:: EXERCISE INPUTS ::

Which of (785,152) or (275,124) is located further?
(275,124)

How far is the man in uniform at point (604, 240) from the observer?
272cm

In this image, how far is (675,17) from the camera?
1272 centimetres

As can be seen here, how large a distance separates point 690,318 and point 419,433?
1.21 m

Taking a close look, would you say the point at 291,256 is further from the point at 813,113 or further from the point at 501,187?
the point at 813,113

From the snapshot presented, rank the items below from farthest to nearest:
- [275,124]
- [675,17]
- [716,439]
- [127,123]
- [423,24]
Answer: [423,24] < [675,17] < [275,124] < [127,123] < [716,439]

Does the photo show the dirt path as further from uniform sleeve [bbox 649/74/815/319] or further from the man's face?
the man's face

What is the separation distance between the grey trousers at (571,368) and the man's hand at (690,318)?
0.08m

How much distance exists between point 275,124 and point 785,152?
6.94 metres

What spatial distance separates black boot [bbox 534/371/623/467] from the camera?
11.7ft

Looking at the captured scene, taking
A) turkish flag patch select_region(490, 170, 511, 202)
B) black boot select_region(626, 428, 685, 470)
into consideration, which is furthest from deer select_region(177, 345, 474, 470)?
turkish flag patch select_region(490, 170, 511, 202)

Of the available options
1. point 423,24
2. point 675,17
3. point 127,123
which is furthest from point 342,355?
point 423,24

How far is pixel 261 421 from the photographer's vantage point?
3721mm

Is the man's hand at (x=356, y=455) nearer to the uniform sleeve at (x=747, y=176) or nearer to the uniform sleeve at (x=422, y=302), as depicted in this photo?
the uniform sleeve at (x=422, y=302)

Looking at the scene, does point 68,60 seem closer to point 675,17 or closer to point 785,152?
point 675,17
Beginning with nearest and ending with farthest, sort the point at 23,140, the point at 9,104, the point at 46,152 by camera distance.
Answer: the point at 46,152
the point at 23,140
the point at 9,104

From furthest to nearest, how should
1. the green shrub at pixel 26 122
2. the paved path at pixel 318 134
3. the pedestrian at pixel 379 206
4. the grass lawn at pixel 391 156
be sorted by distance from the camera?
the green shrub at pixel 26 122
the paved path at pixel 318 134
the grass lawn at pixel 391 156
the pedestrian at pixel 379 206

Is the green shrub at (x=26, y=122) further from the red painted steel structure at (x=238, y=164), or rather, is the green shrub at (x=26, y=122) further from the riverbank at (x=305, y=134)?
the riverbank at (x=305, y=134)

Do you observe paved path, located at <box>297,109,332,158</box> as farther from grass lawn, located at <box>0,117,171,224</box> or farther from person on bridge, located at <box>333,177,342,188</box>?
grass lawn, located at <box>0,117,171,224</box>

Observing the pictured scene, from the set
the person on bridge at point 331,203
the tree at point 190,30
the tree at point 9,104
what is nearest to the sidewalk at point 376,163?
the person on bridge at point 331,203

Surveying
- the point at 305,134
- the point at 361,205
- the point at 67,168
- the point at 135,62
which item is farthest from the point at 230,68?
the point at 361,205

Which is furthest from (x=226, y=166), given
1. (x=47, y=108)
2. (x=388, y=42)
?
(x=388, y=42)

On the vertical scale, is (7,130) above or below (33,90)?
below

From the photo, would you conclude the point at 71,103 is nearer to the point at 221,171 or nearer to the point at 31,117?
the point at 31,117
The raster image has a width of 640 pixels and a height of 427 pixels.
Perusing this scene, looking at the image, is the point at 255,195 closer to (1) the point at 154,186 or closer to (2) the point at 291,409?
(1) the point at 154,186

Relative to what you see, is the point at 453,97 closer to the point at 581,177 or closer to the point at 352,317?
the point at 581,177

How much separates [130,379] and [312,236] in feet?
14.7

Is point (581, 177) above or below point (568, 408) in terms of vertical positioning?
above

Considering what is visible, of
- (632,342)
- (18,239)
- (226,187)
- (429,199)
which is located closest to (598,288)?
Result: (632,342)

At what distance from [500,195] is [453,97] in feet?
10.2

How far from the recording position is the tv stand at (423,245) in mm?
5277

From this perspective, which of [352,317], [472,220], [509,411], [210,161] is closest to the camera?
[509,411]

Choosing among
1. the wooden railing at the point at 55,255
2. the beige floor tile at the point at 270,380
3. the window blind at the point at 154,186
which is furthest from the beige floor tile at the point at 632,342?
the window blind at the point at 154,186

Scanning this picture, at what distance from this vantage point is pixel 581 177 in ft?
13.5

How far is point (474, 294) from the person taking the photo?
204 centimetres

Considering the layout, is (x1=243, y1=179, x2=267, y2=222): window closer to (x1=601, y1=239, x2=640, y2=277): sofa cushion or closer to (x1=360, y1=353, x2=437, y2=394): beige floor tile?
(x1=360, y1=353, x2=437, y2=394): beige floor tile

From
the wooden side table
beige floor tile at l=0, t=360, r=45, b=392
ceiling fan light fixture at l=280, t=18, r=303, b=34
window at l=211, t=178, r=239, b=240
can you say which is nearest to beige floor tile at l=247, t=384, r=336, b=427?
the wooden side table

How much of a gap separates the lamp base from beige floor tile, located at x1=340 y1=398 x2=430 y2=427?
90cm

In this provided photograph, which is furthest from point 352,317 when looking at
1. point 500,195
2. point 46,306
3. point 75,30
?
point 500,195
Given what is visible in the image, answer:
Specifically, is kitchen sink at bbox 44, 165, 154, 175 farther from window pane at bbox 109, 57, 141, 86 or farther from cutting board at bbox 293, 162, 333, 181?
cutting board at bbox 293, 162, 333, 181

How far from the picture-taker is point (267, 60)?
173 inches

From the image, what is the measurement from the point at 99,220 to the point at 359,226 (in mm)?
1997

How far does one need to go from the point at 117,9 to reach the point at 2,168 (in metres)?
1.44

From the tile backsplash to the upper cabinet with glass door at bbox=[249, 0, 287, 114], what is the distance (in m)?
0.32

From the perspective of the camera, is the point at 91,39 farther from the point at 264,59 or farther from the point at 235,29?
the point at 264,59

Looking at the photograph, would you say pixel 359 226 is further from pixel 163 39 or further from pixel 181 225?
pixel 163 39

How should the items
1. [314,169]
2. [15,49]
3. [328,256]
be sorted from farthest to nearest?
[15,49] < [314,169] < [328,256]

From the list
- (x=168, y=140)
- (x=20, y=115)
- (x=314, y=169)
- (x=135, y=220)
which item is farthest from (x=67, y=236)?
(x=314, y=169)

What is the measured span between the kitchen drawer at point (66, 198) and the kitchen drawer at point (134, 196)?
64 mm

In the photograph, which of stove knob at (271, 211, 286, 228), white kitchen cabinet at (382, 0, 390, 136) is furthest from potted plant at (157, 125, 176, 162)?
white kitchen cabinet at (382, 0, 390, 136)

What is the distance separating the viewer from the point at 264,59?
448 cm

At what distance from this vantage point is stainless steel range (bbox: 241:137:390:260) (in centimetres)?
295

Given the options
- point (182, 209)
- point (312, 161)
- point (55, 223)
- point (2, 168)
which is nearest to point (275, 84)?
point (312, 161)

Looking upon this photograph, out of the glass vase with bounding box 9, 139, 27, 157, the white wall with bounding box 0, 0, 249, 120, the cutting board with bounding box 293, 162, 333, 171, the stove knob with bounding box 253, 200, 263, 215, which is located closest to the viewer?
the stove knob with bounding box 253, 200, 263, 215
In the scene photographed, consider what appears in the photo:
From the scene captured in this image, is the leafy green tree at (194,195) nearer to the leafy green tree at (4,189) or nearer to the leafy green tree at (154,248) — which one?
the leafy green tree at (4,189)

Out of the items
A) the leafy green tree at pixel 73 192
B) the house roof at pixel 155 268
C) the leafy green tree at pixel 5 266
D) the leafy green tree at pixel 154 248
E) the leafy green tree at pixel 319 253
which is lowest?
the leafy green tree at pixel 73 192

:::

» **GIVEN REQUEST**: Edit the items above by replacing "from the camera" with "from the lens" and leave everything else unchanged.

» **SOLUTION TO THE PROBLEM**:
Which of (785,152) or (275,124) is located further?
(275,124)

How far is the man in uniform at point (604, 240) from the observer?
272cm

In this image, how far is (675,17) from the lens?
1272 centimetres

As can be seen here, how large a distance separates point 690,318 and point 419,433?
1.21 m

Taking a close look, would you say the point at 291,256 is further from the point at 813,113 or further from the point at 501,187?
the point at 813,113

From the snapshot presented, rank the items below from farthest to nearest:
- [275,124]
- [675,17]
- [716,439]
- [127,123]
- [423,24]
Answer: [423,24] < [675,17] < [275,124] < [127,123] < [716,439]

Does the photo show the dirt path as further from uniform sleeve [bbox 649/74/815/319] or further from the man's face?
the man's face

What is the separation distance between the grey trousers at (571,368) and the man's hand at (690,318)?
0.08m

How much distance exists between point 275,124 and point 785,152?
6.94 metres

What spatial distance separates black boot [bbox 534/371/623/467] from the lens?
11.7ft

Looking at the captured scene, taking
A) turkish flag patch select_region(490, 170, 511, 202)
B) black boot select_region(626, 428, 685, 470)
into consideration, which is furthest from deer select_region(177, 345, 474, 470)?
turkish flag patch select_region(490, 170, 511, 202)

Of the available options
1. point 423,24
2. point 675,17
3. point 127,123
which is furthest from point 342,355?
point 423,24

How far is pixel 261 421 from the photographer's vantage point?
3721mm

Is the man's hand at (x=356, y=455) nearer to the uniform sleeve at (x=747, y=176) or nearer to the uniform sleeve at (x=422, y=302), as depicted in this photo?
the uniform sleeve at (x=422, y=302)

Looking at the scene, does point 68,60 seem closer to point 675,17 or closer to point 785,152?
point 675,17
Beginning with nearest and ending with farthest, sort the point at 23,140, the point at 9,104, the point at 46,152 by camera distance.
Answer: the point at 46,152
the point at 23,140
the point at 9,104

From furthest to nearest, how should
1. the green shrub at pixel 26 122
2. the paved path at pixel 318 134
3. the pedestrian at pixel 379 206
4. the grass lawn at pixel 391 156
be sorted by distance from the lens?
the green shrub at pixel 26 122
the paved path at pixel 318 134
the grass lawn at pixel 391 156
the pedestrian at pixel 379 206

Is the green shrub at (x=26, y=122) further from the red painted steel structure at (x=238, y=164), or rather, is the green shrub at (x=26, y=122) further from the riverbank at (x=305, y=134)?
the riverbank at (x=305, y=134)

Do you observe paved path, located at <box>297,109,332,158</box> as farther from grass lawn, located at <box>0,117,171,224</box> or farther from person on bridge, located at <box>333,177,342,188</box>?
grass lawn, located at <box>0,117,171,224</box>

Observing the pictured scene, from the set
the person on bridge at point 331,203
the tree at point 190,30
the tree at point 9,104
what is nearest to the sidewalk at point 376,163?
the person on bridge at point 331,203

Surveying
- the point at 305,134
- the point at 361,205
- the point at 67,168
- the point at 135,62
which item is farthest from the point at 230,68?
the point at 361,205

Which is furthest from (x=226, y=166), given
1. (x=47, y=108)
2. (x=388, y=42)
?
(x=388, y=42)

On the vertical scale, is (7,130) above or below (33,90)?
below

From the photo, would you conclude the point at 71,103 is nearer to the point at 221,171 or nearer to the point at 31,117?
the point at 31,117
The raster image has a width of 640 pixels and a height of 427 pixels.
Perusing this scene, looking at the image, is the point at 255,195 closer to (1) the point at 154,186 or closer to (2) the point at 291,409?
(1) the point at 154,186

Relative to what you see, is the point at 453,97 closer to the point at 581,177 or closer to the point at 352,317?
the point at 581,177

How much separates [130,379] and [312,236] in feet?
14.7

Is point (581, 177) above or below point (568, 408) in terms of vertical positioning?
above

Considering what is visible, of
- (632,342)
- (18,239)
- (226,187)
- (429,199)
which is located closest to (598,288)?
Result: (632,342)

At what distance from [500,195] is [453,97] in feet?
10.2

How far from the recording position is the tv stand at (423,245) in mm?
5277

From this perspective, which of [352,317], [472,220], [509,411], [210,161] is closest to the camera?
[509,411]

Choosing among
1. the wooden railing at the point at 55,255
2. the beige floor tile at the point at 270,380
3. the window blind at the point at 154,186
which is furthest from the beige floor tile at the point at 632,342?
the window blind at the point at 154,186

Scanning this picture, at what distance from this vantage point is pixel 581 177 in ft?
13.5

How far is point (474, 294) from the person taking the photo?
204 centimetres

Considering the layout, is (x1=243, y1=179, x2=267, y2=222): window closer to (x1=601, y1=239, x2=640, y2=277): sofa cushion or closer to (x1=360, y1=353, x2=437, y2=394): beige floor tile?
(x1=360, y1=353, x2=437, y2=394): beige floor tile

From
the wooden side table
beige floor tile at l=0, t=360, r=45, b=392
ceiling fan light fixture at l=280, t=18, r=303, b=34
window at l=211, t=178, r=239, b=240
can you say which is nearest to beige floor tile at l=247, t=384, r=336, b=427?
the wooden side table

How much of a gap separates the lamp base from beige floor tile, located at x1=340 y1=398 x2=430 y2=427?
90cm

In this provided photograph, which is furthest from point 352,317 when looking at
1. point 500,195
2. point 46,306
3. point 75,30
?
point 500,195
Given what is visible in the image, answer:
Specifically, is kitchen sink at bbox 44, 165, 154, 175 farther from window pane at bbox 109, 57, 141, 86 or farther from cutting board at bbox 293, 162, 333, 181?
cutting board at bbox 293, 162, 333, 181

How far from the picture-taker is point (267, 60)?
173 inches

From the image, what is the measurement from the point at 99,220 to the point at 359,226 (in mm)?
1997

How far does one need to go from the point at 117,9 to reach the point at 2,168 (in metres)?
1.44

From the tile backsplash to the upper cabinet with glass door at bbox=[249, 0, 287, 114], what is the distance (in m)?
0.32

From the perspective of the camera, is the point at 91,39 farther from the point at 264,59 or farther from the point at 235,29?
the point at 264,59

Looking at the photograph, would you say pixel 359 226 is further from pixel 163 39 or further from pixel 181 225?
pixel 163 39

How should the items
1. [314,169]
2. [15,49]
3. [328,256]
be sorted from farthest to nearest?
[15,49] < [314,169] < [328,256]

From the list
- (x=168, y=140)
- (x=20, y=115)
- (x=314, y=169)
- (x=135, y=220)
which item is farthest from (x=67, y=236)?
(x=314, y=169)

What is the measured span between the kitchen drawer at point (66, 198) and the kitchen drawer at point (134, 196)?
64 mm

In the photograph, which of stove knob at (271, 211, 286, 228), white kitchen cabinet at (382, 0, 390, 136) is furthest from potted plant at (157, 125, 176, 162)?
white kitchen cabinet at (382, 0, 390, 136)

What is the distance separating the viewer from the point at 264,59?
448 cm

At what distance from this vantage point is stainless steel range (bbox: 241:137:390:260) (in centimetres)?
295

Given the options
- point (182, 209)
- point (312, 161)
- point (55, 223)
- point (2, 168)
which is nearest to point (275, 84)?
point (312, 161)

Looking upon this photograph, out of the glass vase with bounding box 9, 139, 27, 157, the white wall with bounding box 0, 0, 249, 120, the cutting board with bounding box 293, 162, 333, 171, the stove knob with bounding box 253, 200, 263, 215, which is located closest to the viewer?
the stove knob with bounding box 253, 200, 263, 215
In the scene photographed, consider what appears in the photo:
From the scene captured in this image, is the leafy green tree at (194,195) nearer to the leafy green tree at (4,189) or nearer to the leafy green tree at (154,248) — which one?
the leafy green tree at (4,189)

Out of the items
A) the leafy green tree at pixel 73 192
B) the house roof at pixel 155 268
C) the leafy green tree at pixel 5 266
D) the leafy green tree at pixel 154 248
E) the leafy green tree at pixel 319 253
which is lowest?
the leafy green tree at pixel 73 192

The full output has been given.